TEXT SHOWN →
^^^^

Erin M. Riley (born 1985) is a Brooklyn-based artist whose work focuses on women and women's issues primarily in hand-woven hand dyed wool tapestries. Riley's work challenges society's comfortability with art through her tapestries by displaying shocking images including nudity, drugs, violence, self harm, sexuality, and menstruation.

Life
Riley's childhood as a middle child and an introvert often left her to her devices, leading her to entertain herself through hobbies like art and reading. One of her biggest inspirations is Louise Bourgeois works and personal story, as well as Riley's own childhood and personal experiences.

She graduated with a BFA in fibers in 2007 from Massachusetts College of Art and Design, and with a MFA in fibers in 2009 from Tyler School of Art.

^^^^

DATA SEGMENT →
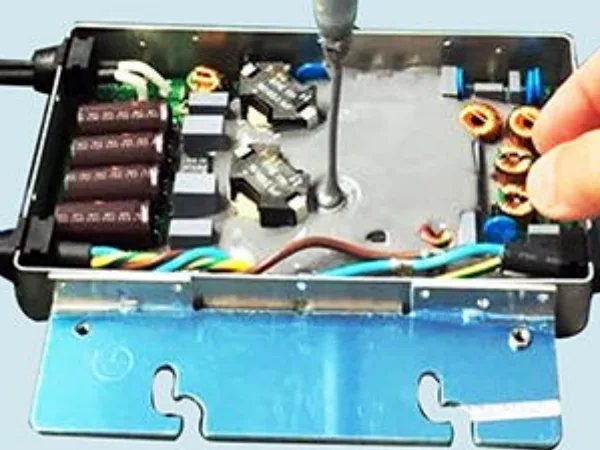 Encapsulado de microinversores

^^^^

EXERCISE REQUIREMENTS →
Reproduce the passage on Erin M. Riley from "Erin M. Riley" up to and including "sexuality, and menstruation.". The listing comes from a separate source.

ANSWER TO THIS EXERCISE →
Erin M. Riley (born 1985) is a Brooklyn-based artist whose work focuses on women and women's issues primarily in hand-woven hand dyed wool tapestries. Riley's work challenges society's comfortability with art through her tapestries by displaying shocking images including nudity, drugs, violence, self harm, sexuality, and menstruation.